To investigate the impacts of different retrievers on top of LLaMA2-70B, we compare Dragon, Contriever, and OpenAI embeddings on top of LLaMA2-70B-4k and LLaMA2-70B-32k. The results in Table 4 confirms that our finding, i.e., retrieval can boost the performance of both short context and long context LLMs, is consistent across different retrievers. Also, we observe that public available retrievers can do better than the commercially closed OpenAI embeddings.

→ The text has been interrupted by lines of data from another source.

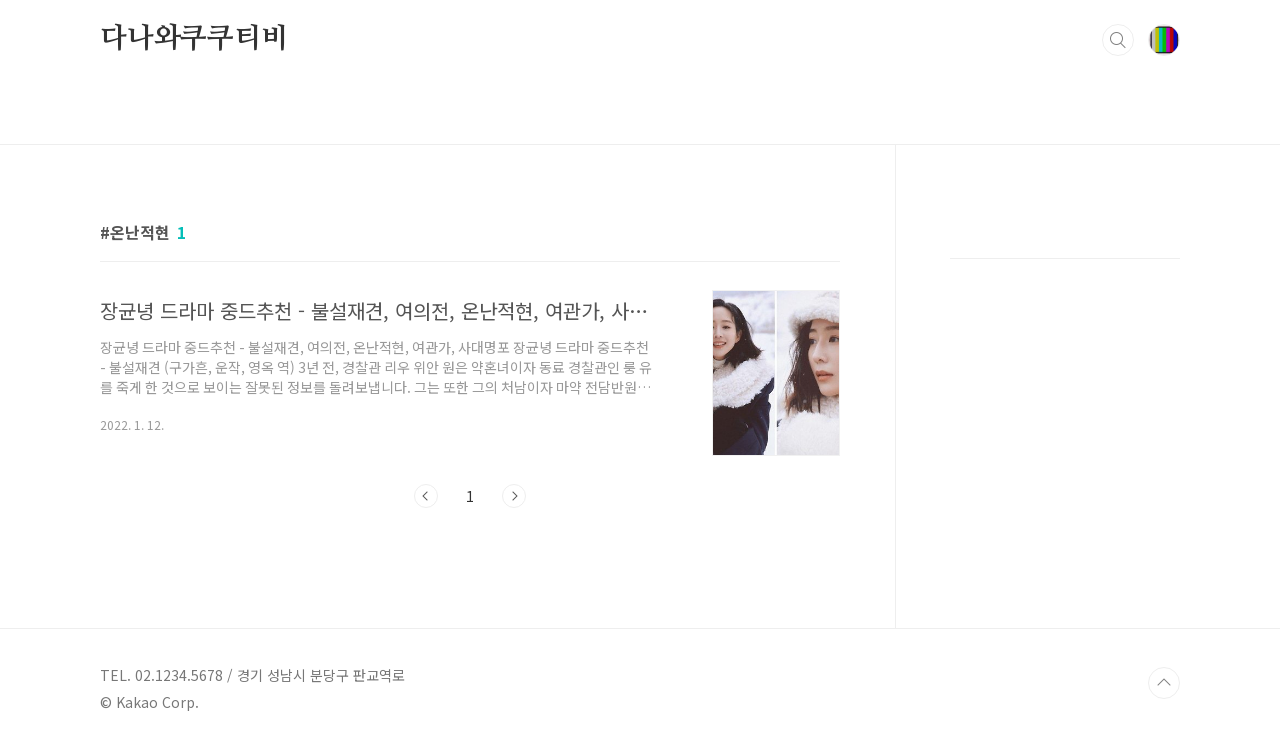

--- FILE ---
content_type: text/html; charset=utf-8
request_url: https://www.google.com/recaptcha/api2/aframe
body_size: 267
content:
<!DOCTYPE HTML><html><head><meta http-equiv="content-type" content="text/html; charset=UTF-8"></head><body><script nonce="EwxdQJ9vkZo531p8DtMUnQ">/** Anti-fraud and anti-abuse applications only. See google.com/recaptcha */ try{var clients={'sodar':'https://pagead2.googlesyndication.com/pagead/sodar?'};window.addEventListener("message",function(a){try{if(a.source===window.parent){var b=JSON.parse(a.data);var c=clients[b['id']];if(c){var d=document.createElement('img');d.src=c+b['params']+'&rc='+(localStorage.getItem("rc::a")?sessionStorage.getItem("rc::b"):"");window.document.body.appendChild(d);sessionStorage.setItem("rc::e",parseInt(sessionStorage.getItem("rc::e")||0)+1);localStorage.setItem("rc::h",'1769901917559');}}}catch(b){}});window.parent.postMessage("_grecaptcha_ready", "*");}catch(b){}</script></body></html>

To study the impact of adding more retrieved chunks to the context, we increase the number of retrieved chunks from 5 to 20 using Dragon retriever and the results can be found in Table 5. We observe that for different sequence lengths, the best averaged results are obtained either from top 5 or top 10. Even if 20 chunks can still fit into the 16K and 32K context window (as shown in Figure 1), adding more chunks up to 20 is not helpful and will sometime hurt the performance. We believe this is related to the “lost in the middle” phenomenon (Liu et al., 2023) or the model is getting distracted by irrelevant information and therefore needs further research.
In this work, we systematically study the retrieval-augmentation versus long context extension using the state-of-the-art LLMs after instruction tuning for various long context QA and query-based summarization tasks. After study, we have the following interesting findings: i) Retrieval largely boosts the performance of both 4K short context LLM and 16K/32K long context LLMs. ii) The 4K context LLMs with simple retrieval augmentation can perform comparable to 16K long context LLMs, while being more efficient at inference. iii) After context window extension and retrieval-augmentation, the best model LLaMA2-70B-32k-ret can outperform GPT-3.5-turbo-16k and Davinci003 in terms of average score on a suit of downstream tasks with informative queries. Our study shed light on the promising direction of combining retrieval and long context techniques together to build better LLM.